### Excerpted records
----------

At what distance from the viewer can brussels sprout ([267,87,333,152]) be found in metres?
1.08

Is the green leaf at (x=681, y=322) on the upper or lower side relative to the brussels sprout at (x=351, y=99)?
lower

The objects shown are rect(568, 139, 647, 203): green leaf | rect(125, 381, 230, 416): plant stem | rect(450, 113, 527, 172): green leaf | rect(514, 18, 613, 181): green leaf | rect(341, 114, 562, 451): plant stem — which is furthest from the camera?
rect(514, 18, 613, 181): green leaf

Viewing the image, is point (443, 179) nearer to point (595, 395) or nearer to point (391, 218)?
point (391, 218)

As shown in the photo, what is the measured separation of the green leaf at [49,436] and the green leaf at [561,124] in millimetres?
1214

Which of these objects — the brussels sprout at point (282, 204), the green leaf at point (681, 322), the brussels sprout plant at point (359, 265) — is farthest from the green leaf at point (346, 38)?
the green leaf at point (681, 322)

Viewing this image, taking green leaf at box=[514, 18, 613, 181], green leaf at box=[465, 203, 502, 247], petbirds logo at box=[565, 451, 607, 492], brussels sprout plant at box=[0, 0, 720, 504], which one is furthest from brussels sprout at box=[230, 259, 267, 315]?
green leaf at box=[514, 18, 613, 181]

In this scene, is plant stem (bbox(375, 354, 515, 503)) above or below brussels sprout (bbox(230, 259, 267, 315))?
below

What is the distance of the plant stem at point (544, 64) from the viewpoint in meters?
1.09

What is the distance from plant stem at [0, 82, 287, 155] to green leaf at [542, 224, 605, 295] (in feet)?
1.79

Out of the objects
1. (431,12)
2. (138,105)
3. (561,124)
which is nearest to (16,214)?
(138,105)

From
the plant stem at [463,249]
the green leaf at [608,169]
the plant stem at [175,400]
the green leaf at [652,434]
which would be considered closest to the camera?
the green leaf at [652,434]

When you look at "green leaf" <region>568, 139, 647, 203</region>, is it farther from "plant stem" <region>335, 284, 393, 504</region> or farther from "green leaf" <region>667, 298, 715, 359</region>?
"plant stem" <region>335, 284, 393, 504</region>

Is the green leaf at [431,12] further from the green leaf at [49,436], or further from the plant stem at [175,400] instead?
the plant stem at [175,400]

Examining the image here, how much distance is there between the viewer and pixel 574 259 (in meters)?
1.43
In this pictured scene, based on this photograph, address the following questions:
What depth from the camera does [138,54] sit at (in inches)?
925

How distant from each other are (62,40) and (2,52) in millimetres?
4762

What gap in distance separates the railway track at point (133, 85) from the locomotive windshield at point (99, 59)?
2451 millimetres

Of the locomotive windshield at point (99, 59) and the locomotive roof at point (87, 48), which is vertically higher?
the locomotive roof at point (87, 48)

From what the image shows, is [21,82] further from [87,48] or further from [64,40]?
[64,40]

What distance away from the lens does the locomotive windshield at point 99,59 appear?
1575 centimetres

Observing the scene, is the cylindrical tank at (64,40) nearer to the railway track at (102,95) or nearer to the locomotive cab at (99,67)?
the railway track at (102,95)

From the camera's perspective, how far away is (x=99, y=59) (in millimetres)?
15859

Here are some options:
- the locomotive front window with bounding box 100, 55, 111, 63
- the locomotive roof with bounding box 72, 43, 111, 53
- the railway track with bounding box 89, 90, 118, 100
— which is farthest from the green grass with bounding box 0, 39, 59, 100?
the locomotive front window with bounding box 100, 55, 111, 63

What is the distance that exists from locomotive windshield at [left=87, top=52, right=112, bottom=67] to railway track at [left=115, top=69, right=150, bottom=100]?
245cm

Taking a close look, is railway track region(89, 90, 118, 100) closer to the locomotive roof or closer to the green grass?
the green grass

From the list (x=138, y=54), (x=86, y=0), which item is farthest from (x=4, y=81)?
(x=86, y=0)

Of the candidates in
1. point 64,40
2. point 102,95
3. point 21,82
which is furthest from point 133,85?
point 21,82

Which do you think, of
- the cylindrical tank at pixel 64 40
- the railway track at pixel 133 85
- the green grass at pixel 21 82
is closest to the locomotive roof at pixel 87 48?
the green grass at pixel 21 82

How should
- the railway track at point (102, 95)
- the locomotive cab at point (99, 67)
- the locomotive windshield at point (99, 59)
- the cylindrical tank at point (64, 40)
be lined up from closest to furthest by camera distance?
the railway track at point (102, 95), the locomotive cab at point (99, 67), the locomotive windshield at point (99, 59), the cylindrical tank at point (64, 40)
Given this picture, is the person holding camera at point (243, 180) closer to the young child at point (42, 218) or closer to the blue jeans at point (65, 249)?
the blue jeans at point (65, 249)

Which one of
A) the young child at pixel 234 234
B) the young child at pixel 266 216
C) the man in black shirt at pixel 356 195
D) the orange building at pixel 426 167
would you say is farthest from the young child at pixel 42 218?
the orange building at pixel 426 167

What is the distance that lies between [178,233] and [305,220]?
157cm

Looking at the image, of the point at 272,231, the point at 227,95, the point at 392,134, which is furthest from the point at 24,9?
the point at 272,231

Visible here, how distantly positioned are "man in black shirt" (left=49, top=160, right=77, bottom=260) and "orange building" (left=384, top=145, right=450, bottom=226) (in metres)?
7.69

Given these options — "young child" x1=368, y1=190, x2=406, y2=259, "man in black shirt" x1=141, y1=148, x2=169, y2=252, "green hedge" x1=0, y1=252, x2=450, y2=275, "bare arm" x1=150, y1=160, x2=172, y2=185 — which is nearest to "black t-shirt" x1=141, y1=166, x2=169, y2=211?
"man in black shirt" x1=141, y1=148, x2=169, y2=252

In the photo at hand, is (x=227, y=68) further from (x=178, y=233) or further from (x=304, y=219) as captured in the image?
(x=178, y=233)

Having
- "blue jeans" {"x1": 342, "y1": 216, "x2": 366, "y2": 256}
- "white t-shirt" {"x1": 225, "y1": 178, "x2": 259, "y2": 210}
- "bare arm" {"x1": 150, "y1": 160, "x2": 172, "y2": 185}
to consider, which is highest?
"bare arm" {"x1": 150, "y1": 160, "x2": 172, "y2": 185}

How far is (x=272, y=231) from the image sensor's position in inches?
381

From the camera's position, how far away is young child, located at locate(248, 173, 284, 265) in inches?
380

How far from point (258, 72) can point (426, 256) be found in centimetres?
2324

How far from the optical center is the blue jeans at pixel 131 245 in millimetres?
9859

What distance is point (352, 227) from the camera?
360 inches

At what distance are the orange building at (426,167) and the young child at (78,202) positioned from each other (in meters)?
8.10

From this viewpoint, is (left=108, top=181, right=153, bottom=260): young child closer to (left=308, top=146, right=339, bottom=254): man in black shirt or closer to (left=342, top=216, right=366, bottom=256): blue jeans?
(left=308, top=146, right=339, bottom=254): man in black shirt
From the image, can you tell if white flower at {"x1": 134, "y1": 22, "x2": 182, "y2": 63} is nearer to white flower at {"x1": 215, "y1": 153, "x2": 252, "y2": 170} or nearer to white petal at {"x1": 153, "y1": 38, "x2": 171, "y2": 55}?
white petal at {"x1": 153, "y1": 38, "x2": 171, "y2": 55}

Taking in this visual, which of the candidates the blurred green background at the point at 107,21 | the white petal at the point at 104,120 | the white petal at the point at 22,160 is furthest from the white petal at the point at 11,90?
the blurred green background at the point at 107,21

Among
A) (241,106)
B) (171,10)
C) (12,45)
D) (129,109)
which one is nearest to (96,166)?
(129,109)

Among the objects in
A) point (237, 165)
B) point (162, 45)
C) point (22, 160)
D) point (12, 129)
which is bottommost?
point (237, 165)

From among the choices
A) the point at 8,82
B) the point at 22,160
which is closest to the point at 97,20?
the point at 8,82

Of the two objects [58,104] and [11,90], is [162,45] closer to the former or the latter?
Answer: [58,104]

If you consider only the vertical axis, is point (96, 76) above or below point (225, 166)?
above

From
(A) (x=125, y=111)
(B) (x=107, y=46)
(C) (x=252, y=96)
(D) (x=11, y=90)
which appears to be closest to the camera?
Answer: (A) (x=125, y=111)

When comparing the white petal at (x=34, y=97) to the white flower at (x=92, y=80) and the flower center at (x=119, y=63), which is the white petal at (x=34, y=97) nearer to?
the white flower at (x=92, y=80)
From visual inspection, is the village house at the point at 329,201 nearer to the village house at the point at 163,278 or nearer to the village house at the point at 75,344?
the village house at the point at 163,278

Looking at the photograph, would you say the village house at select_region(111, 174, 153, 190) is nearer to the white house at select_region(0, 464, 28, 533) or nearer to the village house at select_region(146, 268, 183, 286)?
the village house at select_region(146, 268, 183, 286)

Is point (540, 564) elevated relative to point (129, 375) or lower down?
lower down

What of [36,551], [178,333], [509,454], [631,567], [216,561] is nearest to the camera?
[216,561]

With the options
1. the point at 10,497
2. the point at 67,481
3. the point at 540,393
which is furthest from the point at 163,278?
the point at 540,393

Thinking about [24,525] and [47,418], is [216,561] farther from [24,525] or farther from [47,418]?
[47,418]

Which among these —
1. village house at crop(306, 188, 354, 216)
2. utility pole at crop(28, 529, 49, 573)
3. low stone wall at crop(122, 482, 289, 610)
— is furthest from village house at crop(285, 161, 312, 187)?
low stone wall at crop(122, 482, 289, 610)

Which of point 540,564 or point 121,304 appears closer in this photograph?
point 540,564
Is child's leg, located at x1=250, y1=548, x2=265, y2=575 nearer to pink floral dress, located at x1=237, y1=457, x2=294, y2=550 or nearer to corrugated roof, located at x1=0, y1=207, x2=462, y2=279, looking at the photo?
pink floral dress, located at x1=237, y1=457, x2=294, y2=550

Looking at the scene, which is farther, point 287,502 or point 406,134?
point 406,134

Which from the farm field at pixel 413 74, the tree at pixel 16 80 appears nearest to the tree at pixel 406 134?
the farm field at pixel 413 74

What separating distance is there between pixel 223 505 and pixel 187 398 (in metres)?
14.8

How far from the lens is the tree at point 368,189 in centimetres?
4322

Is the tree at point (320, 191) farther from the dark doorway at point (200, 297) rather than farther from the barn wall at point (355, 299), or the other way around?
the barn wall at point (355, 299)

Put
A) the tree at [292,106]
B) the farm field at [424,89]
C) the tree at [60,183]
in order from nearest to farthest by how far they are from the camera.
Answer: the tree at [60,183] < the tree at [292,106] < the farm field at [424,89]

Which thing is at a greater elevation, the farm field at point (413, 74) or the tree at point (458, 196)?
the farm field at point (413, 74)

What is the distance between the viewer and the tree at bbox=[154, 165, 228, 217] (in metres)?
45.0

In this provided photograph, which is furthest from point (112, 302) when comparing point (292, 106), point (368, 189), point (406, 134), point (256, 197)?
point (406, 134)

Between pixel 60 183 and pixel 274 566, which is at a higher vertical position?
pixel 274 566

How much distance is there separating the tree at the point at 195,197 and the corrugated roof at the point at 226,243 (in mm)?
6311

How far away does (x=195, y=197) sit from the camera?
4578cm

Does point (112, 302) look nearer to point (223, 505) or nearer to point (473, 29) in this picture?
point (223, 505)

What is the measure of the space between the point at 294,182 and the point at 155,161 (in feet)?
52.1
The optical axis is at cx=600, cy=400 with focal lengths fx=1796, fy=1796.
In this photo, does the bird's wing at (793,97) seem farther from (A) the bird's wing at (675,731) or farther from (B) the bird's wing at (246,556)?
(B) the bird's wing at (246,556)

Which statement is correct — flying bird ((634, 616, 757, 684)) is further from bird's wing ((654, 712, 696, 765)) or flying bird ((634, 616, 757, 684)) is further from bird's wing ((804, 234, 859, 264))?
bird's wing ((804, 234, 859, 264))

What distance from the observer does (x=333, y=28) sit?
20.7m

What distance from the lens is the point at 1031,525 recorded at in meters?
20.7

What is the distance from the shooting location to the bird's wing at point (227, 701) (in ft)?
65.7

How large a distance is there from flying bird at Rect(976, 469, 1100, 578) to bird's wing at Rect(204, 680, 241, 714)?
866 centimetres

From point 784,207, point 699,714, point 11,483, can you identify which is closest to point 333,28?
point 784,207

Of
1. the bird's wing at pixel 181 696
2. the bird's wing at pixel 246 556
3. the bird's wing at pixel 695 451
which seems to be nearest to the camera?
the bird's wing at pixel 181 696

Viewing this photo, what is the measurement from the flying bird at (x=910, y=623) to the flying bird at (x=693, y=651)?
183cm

----------

### What to work on
Leave out every line before the one containing "How large a"; set down that line and all remaining lines of the material exactly.

### Worked solution
How large a distance is there from flying bird at Rect(976, 469, 1100, 578) to bird's wing at Rect(204, 680, 241, 714)?
866 centimetres

From point 784,207, point 699,714, point 11,483, can you identify which is closest to point 333,28?
point 784,207

Of
1. the bird's wing at pixel 181 696
2. the bird's wing at pixel 246 556
3. the bird's wing at pixel 695 451
which seems to be nearest to the camera?
the bird's wing at pixel 181 696

Viewing this photo, what is the measurement from the flying bird at (x=910, y=623) to the flying bird at (x=693, y=651)?
183cm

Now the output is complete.